**** Статья
О приверженности Дедкова идеям марксизма приходится говорить отдельно, потому что ни в одной из своих критических статей, книг, ни в одном из своих публичных выступлений доперестроечного периода Дедков не цитировал классиков марксизма-ленинизма, как это было повсеместно принято. Напротив, в его пристальном, пытливом взгляде на советскую действительность чувствовалась характерная для интеллигента отстраненность от риторики власть имущих, ироничное отношение к представителям власти разных уровней. В окружающем интеллектуальном пространстве такие знающие и независимые люди были очень редки. Поэтому к нему тянулись, поэтому слову его верили. По сути дела, в Дедкове жила не оппозиционность, а здравомыслие. Он и классиков марксизма не цитировал не потому, что не верил им, а потому, что мог аргументировать свои суждения без опоры на авторитеты, и в этом случае его мысль обретала искомую весомость. Он знал, что у многих коллег цитирование было принудительным: или вынужденным, или лицемерным. Дедков хотел быть свободным от этого бремени и самостоятельно судить о предметах, которые понимал и которыми дорожил.
********
**** Материал
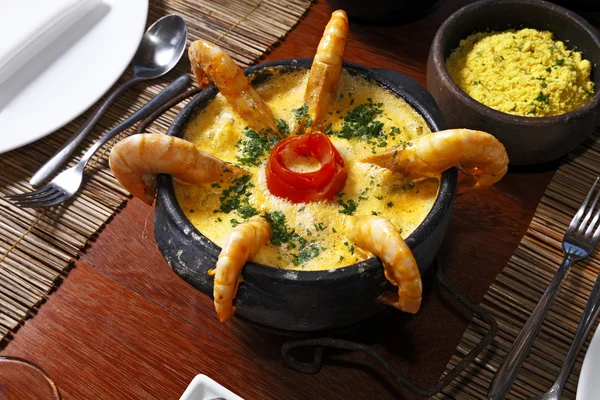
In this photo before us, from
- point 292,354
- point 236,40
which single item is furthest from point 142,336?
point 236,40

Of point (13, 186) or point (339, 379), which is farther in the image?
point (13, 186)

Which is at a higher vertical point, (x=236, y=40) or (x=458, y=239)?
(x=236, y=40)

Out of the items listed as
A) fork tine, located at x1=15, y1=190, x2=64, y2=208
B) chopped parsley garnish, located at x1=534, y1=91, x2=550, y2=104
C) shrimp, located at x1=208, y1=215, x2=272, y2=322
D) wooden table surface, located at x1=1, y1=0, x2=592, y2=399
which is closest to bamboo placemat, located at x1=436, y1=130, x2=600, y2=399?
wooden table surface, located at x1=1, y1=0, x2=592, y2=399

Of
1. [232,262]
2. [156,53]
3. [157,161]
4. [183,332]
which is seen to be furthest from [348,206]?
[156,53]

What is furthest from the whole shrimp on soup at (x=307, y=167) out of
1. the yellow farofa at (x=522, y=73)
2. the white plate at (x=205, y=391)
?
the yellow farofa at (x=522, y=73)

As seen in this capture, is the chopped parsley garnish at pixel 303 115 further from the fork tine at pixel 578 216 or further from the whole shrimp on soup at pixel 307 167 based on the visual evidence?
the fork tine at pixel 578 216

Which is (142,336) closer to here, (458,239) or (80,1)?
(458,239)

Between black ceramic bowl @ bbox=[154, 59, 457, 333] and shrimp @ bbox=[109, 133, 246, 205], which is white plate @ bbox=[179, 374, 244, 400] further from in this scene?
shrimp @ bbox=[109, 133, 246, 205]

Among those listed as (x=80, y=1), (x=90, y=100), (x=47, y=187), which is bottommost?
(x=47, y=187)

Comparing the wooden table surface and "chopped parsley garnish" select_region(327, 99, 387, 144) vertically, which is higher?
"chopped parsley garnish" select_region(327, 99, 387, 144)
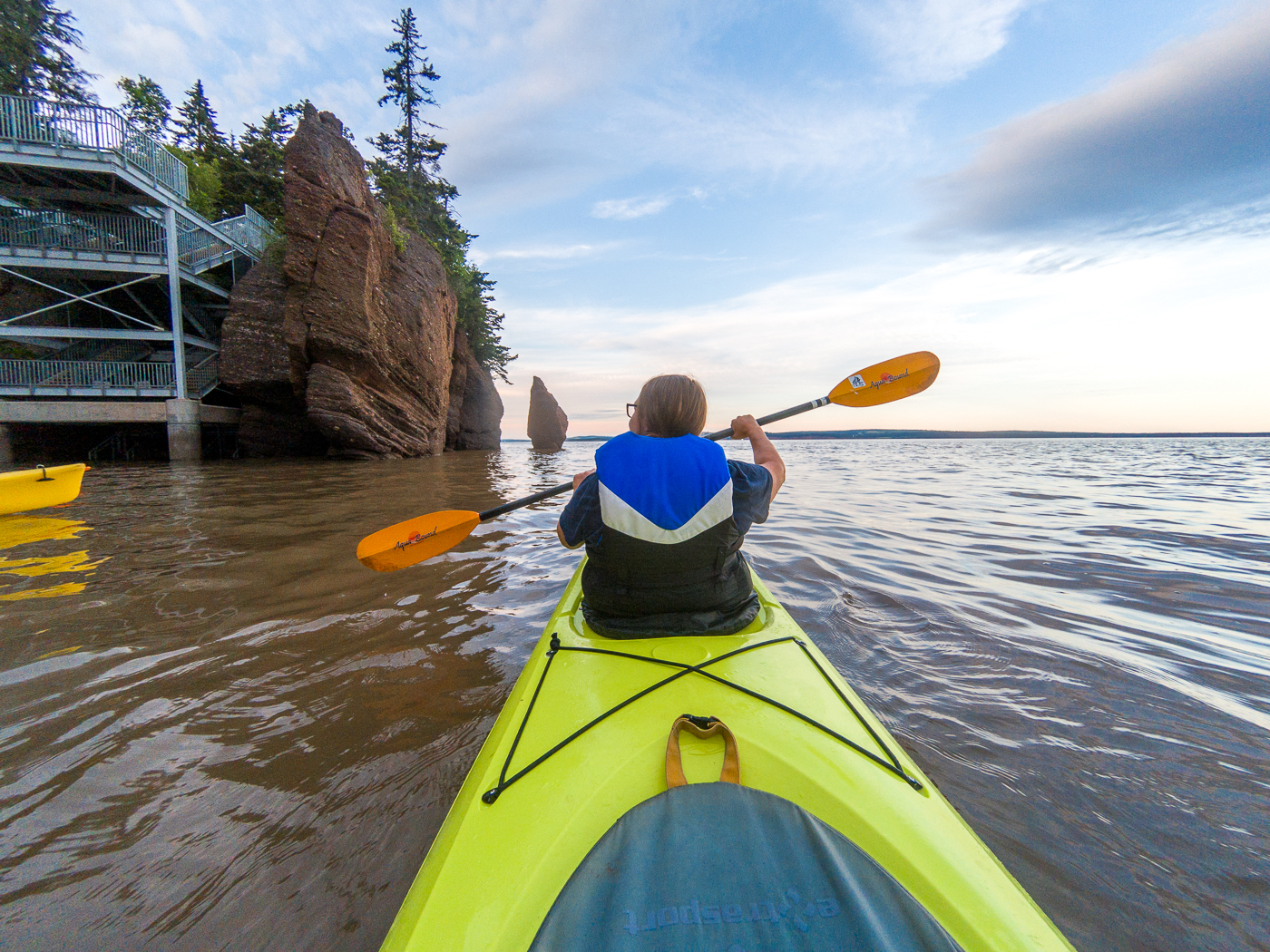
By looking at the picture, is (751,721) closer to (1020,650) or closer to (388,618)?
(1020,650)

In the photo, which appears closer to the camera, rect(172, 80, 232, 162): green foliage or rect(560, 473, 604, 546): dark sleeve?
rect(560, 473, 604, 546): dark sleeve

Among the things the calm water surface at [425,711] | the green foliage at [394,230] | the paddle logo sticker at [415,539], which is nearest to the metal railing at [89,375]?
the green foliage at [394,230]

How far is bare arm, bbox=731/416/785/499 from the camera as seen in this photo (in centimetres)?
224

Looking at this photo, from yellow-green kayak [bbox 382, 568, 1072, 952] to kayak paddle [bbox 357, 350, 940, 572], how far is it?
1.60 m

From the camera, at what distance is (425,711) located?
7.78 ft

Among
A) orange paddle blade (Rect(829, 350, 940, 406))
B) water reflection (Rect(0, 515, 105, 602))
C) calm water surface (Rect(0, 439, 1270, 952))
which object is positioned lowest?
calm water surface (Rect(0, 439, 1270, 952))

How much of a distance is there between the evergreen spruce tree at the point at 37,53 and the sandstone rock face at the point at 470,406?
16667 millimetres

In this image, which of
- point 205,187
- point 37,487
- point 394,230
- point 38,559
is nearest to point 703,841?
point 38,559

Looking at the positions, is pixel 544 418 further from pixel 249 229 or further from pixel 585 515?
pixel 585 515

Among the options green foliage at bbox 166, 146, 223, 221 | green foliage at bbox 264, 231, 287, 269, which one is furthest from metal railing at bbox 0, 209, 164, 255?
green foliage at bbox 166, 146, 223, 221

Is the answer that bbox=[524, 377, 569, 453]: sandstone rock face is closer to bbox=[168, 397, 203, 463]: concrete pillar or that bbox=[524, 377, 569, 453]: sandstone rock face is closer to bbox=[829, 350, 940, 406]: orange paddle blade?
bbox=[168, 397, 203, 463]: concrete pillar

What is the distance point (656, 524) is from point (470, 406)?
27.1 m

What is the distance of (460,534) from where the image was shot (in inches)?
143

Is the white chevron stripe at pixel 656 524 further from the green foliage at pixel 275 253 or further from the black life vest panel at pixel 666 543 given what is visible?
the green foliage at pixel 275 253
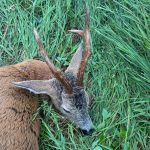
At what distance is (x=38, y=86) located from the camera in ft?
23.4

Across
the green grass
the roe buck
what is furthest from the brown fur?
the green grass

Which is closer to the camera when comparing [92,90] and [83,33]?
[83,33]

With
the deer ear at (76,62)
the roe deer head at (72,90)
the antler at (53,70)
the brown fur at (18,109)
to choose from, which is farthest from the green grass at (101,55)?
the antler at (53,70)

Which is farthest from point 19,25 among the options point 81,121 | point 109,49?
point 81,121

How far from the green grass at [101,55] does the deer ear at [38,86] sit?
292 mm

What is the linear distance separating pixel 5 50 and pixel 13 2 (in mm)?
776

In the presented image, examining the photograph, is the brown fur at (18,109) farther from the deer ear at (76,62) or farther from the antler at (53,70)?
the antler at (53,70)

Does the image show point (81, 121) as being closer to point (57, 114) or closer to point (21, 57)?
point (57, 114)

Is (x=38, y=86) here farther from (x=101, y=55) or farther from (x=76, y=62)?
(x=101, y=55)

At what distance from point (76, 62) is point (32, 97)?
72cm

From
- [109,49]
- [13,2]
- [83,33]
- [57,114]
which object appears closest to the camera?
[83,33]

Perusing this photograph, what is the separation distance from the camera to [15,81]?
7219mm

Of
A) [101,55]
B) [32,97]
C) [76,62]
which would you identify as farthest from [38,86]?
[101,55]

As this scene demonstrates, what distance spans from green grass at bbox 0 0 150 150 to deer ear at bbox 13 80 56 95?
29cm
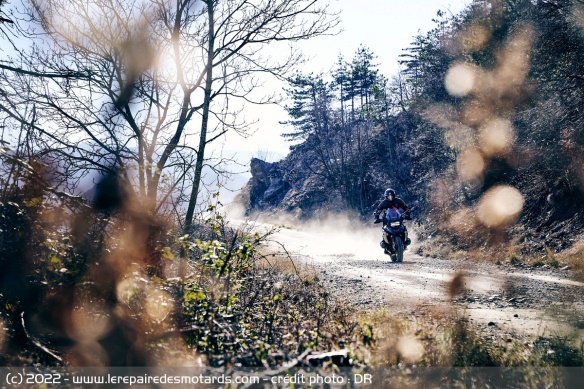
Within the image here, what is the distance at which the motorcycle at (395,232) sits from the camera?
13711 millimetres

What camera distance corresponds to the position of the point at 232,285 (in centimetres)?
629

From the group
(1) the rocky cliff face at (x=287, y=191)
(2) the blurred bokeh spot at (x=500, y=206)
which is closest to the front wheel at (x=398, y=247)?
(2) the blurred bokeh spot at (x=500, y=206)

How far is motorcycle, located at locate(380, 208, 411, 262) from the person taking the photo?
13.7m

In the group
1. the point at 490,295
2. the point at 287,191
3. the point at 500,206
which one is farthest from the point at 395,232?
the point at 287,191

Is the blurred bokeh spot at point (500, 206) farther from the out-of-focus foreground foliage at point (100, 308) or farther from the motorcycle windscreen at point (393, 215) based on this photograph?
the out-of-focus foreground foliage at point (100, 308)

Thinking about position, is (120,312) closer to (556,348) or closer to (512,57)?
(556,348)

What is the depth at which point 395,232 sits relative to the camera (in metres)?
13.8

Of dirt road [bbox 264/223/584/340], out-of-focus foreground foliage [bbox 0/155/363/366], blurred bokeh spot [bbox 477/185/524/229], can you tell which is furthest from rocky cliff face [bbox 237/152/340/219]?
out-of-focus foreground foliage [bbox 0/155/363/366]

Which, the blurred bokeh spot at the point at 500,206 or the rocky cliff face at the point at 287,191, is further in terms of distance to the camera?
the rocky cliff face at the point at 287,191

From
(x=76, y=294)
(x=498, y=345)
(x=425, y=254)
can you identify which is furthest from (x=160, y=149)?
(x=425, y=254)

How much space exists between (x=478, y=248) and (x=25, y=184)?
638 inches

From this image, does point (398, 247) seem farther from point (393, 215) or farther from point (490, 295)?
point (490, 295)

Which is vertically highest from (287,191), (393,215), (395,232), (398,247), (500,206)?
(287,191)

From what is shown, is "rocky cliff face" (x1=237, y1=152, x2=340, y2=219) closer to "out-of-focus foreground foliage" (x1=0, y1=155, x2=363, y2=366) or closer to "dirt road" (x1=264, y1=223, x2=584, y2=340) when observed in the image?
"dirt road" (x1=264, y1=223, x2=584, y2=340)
********
*Что сделать*
a: Ответьте по статье о Дедкове:
(i) Кого Дедков не цитировал в своих доперестроечных статьях, книгах и выступлениях?
(ii) Что, согласно статье, жило в Дедкове вместо оппозиционности?
(iii) Каким было цитирование у многих его коллег?
b: Соберите из листинга все строки, где встречается слово «sits».

*Ответы*
a:
(i) Классиков марксизма-ленинизма.
(ii) Здравомыслие.
(iii) Принудительным: или вынужденным, или лицемерным.

b:
Within the image here, what is the distance at which the motorcycle at (395,232) sits from the camera?
What is the depth at which point 395,232 sits relative to the camera (in metres)?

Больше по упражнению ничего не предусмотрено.